The problem is that this is only a statement. An assertion. The personal opinion of a woman called Neža Kogovšek Šalamon, who used to be the director of the far-left Peace Institute (Mirovni inštitut). Mežnar at least said that her failed attempt to implement the Companies Act was a “personal opinion,” but Kogovšek went further and said that it is already clear from the current law that a judge cannot engage in profit-making activity. Her logic says that because he cannot engage in a profit-making activity, this, in itself, means that he or she cannot be a sole proprietor – but that is precisely why the law provides for an EXCEPTION, without specifying the legal-organisational form of work.

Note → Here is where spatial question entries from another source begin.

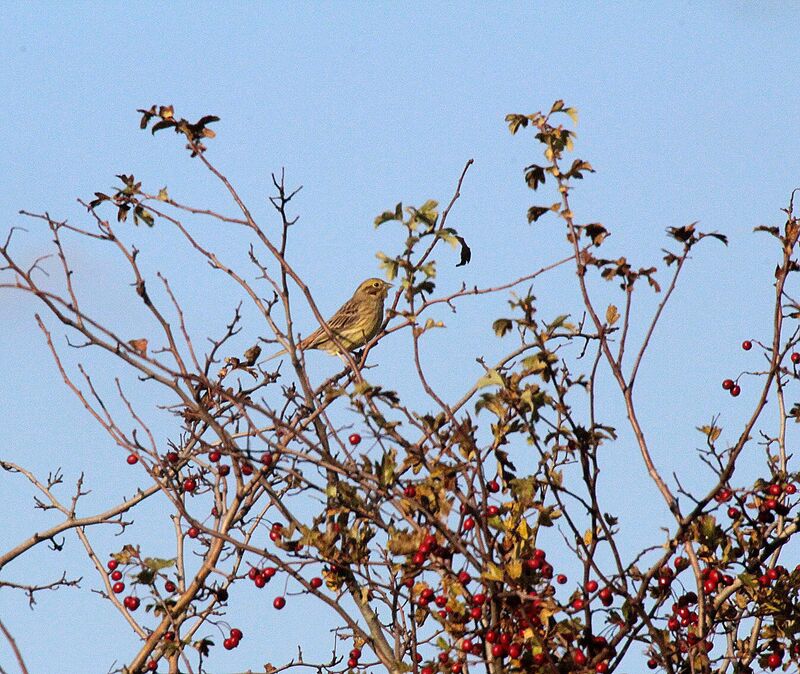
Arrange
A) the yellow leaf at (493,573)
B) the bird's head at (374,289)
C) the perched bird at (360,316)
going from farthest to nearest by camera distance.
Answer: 1. the bird's head at (374,289)
2. the perched bird at (360,316)
3. the yellow leaf at (493,573)

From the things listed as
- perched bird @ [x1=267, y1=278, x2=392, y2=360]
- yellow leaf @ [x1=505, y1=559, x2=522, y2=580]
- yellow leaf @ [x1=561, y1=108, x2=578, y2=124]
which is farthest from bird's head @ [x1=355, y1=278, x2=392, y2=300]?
yellow leaf @ [x1=505, y1=559, x2=522, y2=580]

Kogovšek is therefore playing the same game as the national media outlet, Radio-Television Slovenia (RTVS), where she would like to simply ignore part of the article, while also not realising that both copyright and work contracts are still types of free enterprise – in the days when the state did not overburden copyright contracts, this type of contract was even more popular among entrepreneurs than the other type of contract. Kogovšek, in her pogrom against Jaklič, forgot that if any kind of gainful activity is banned (to put it simply, if we ban any activity where someone earns something), then copyright contracts are also controversial, not to mention Constitutional Court Judge Čeferin’s limited liability companies.
But the scariest part of her statement is the part that says, “You have to be able to interpret the rules, not just read them literally and look for holes in them.” Do you understand what this means? It means that, regardless of whether you follow the letter of the law, the Putinist state will somehow be able to ensnare you in a legal noose and interpret the law ‘creatively’ in such a way that you will lose in a lawsuit. So, there is no legal certainty in such a state. In such a state, a creative interpretation of the Patria injunction would today have Janez Janša sitting in prison – like the Russian political prisoners. Are you willing to live in a country where political activists are the final arbiters of your freedom?